Experiment of packing subcelluar structures together and generating simulated cryo-electron tomogram

In order to verify the effectiveness of our method, four experiments with different type of Macromolecules and ultrastructure are carried out. The first one is a packing of 400 macromolecules with 20 types which is used to compare the crowded level of our method and single-ball method. The second one is the packing of five macromolecules to show the process and result clearly. The third one is the packing of six macromolecules, one filament and one membrane which is used to show the ability of packing deformable and undeformable sturcture under a unified framework. The fourth experiment shows the deformation process of a single deformable structure. All the rendering result is visualized by Visual Molecular Dynamics(VMD) [33]. The PDB view of all experiments are visualized by Chimera [34]. The video of the above experiments could be found in the Additional file 2.

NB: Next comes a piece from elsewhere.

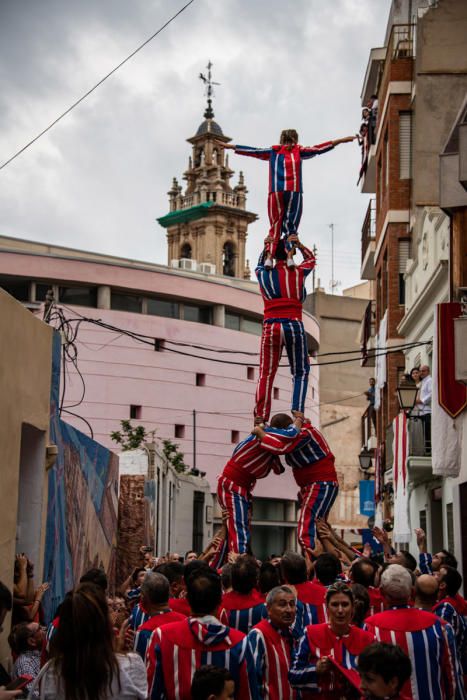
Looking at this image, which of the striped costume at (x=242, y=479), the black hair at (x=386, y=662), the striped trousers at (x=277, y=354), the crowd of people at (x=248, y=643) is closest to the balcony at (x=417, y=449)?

Crowded packing of macromolecules

Packing of 400 macromolecules. As shown in Fig. 6, 20×20types=400 macromolecules are packed in a box of 120nm×120nm×120nm. It could be seen in Subfig. 6a and Fig. 6c, all macromolecules gradually squeeze together from the initial dispersed state, forming a sphere-like structure under a force pointing to the scene center. Subfigure 6b shows the PDB view of the final result with different types of macromolecules in different colors. A slice in the volume is also shown in Subfig. 6d. In Fig. 7, the simulated cryo-electron tomography of this packing result is shown. In this experiment, macromolecules are tightly packed together, and the gaps between each other are very small.

Fig. 6
figure6

Packing process of 400 macromolecules with 20 types. Subfigure (a) and (c) shows wireframe view multiple-ball view of the packing process, respectively. In subfigure (a), each fully-linked body represents a macromolecule. The chemical bonds belong to the same macromolecule are marked in the same color. In subfigure (c), each macromolecule is represented by a cluster of balls in the same color. The macromolecules are initialized randomly in the scene, and they are far from each other. After packing, all macromolecules are brought together to form a tight cluster. Subfigure (b) is the 3D visualization of final PDB file, 20 types of macromolecules are marked in different colors. Subfigure (d) is a slice in this simulated volume

Fig. 7
figure7

The density map and simulated cryo-electron tomogram of 400 packed macromolecules. Subfigure (a)shows the real states of packing result by a density map. Subfigure (b) and (c) are the simulated cryo-electron tomogram images under 1000 and 200 Signal-to-Noise-Ratio (SNR), respectively

Including 1A1F shown in Fig. 1, 20 kinds of different macromolecules which are varying in structure, size and shape were selected and approximated with multiple balls. In order to model them more reasonable, the number of balls was determined by macromolecule’s size using Eqs. 4 and 3. Atoms in a specific macromolecule are divided into k clusters according to their coordinates. The radius of each cluster is determined by the most distant atom in this cluster to the cluster center.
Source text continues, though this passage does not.